The more you think your partner owes you to be happy, the weaker you are as a person and the faster you will slide into wild addiction. Because you give all responsibility for life to your partner

Such addictions are also dangerous because, in addition to everything else, their own identity is destroyed. After all, the fear of parting is so strong that a person is ready to cut and remake himself under another in the most ridiculous and terrible way, so long as he is not left. A person is ready to put up and be tolerant to any behavior. And from despair, all sorts of tricks from the bitch and Vedic courses begin to go. Anything, so long as not to throw and give what is needed.

But here everything should be different. Because any strategies at the level of "behave with a man like this, and you will have candy" does not work if a woman is weak and expects a lot from a partner. And if, as a result, she does not receive the promised candy from him in return for her correct behavior, her revenge will be terrible and the blast wave will destroy everything.

The more you have your own stability, steadiness, courage, willpower, the easier it is for you to "build harmonious relationships." Because in this case you choose not a mom or a dad, whom a weak personality is looking for, but an equal partner

Imagine yourself in the shoes of a partner and think, is it pleasant for you to be a “cash cow”?

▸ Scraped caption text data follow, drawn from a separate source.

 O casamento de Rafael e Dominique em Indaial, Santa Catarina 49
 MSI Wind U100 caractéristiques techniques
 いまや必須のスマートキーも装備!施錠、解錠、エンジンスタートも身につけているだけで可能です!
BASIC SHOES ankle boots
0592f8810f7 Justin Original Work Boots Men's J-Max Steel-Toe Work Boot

Yes, it may sound rude, but when you see your partner as someone who owes you everything, who will cover all your trauma and fill your emotional holes, you are simply using the other person.

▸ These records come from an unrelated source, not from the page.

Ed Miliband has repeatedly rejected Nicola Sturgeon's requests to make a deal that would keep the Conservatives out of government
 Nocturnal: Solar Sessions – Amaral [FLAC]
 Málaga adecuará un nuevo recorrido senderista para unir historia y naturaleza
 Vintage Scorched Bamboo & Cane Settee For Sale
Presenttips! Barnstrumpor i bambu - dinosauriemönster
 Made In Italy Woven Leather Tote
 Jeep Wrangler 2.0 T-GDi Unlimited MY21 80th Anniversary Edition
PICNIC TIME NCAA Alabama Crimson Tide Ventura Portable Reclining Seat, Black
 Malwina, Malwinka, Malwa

A strong personality is not one who denies other people. When people call themselves self-sufficient, and at the same time run away and live a home life under the TV, then this is not self-sufficiency, but a lie.

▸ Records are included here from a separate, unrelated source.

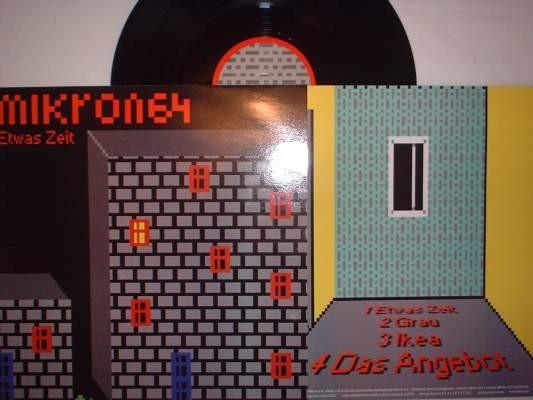 Mikron 64 - Etwas Zeit LP (2000)
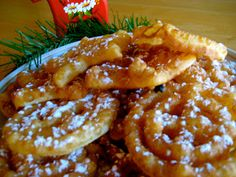 Norwegian Rosettes - my mother and I used to make these at Christmas......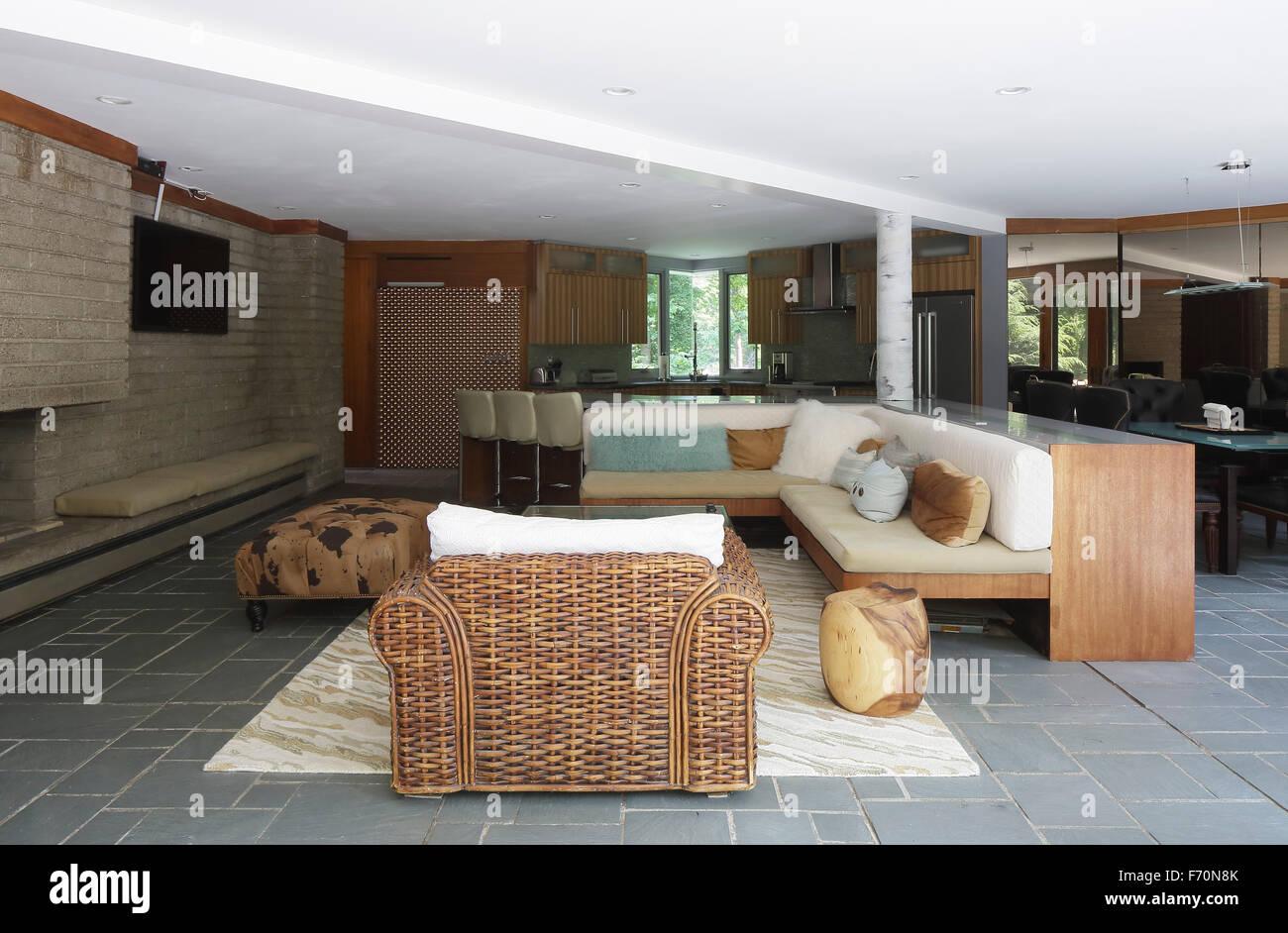 Living Room Area In Open Plan Usonia Town Of Mt Pleasant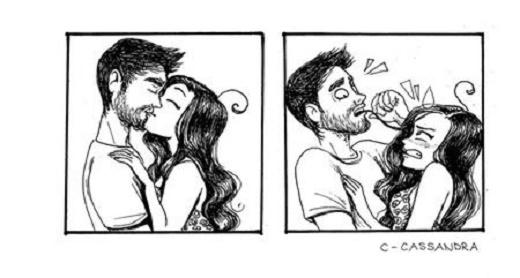 cabello boca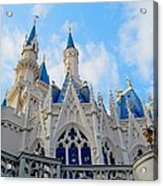 Turrets And Spires Acrylic Print
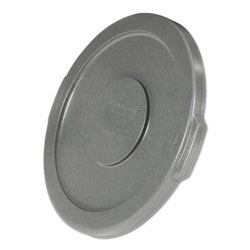 Rubbermaid Brute Gray Round Lid for 2610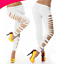 High-Quality Women Leggings Soft  Active Wear Casual Cropped Pants Side Cut UK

A strong and self-sufficient person needs a partner, because another equal person is always an exchange of energy. And by closing in on oneself, this exchange of energy cannot be obtained

Therefore, not all loners can be called strong, they can simply be globally disillusioned with life, and abandon any relationship so as not to suffer anymore. To suppress the desire to be with another person is not to be strong. It is fear and flight. And this is a sign of weakness.

In general, the point with these cores and cores is that the more you are filled from within, the less you demand from others, because you have the resources to give yourself this, the more you desire to be useful and give something to others from your inner generosity and fulfillment, the stronger your will and self-respect, the more likely you are to truly create that perfect relationship

People run into relationships so they don't grow on their own. When such a weak and afraid of everything in life a person is alone with himself, then a terrible horror occurs in his head, because he intimidates himself for the very thing I do not want. And in order not to hear all this, people run to the one who will fill their meaningless life with his presence. So people are looking for their halves. At the same time, they do not understand that two psychological invalids will never become one whole harmonious personality.

Therefore, in order to find a soul mate, your job should not go on finding the right partner. And according to its development. Only in this way there is a chance to really meet a worthy person. Because like attracts like.

How do you know how weak you are personally for a relationship?

Make a list like "what kind of partner I am looking for myself." What should he be, what qualities should he have, what do I expect from him? The more requirements there are, the weaker you are.

I hope it didn't scare me too much. If you want to change, you can do it. All in your hands.

On this I will finish for now. The topic is extensive. I just walked a little here. I will write more. In the meantime, you can comment. Or argue. Or not. I did not decide yet:).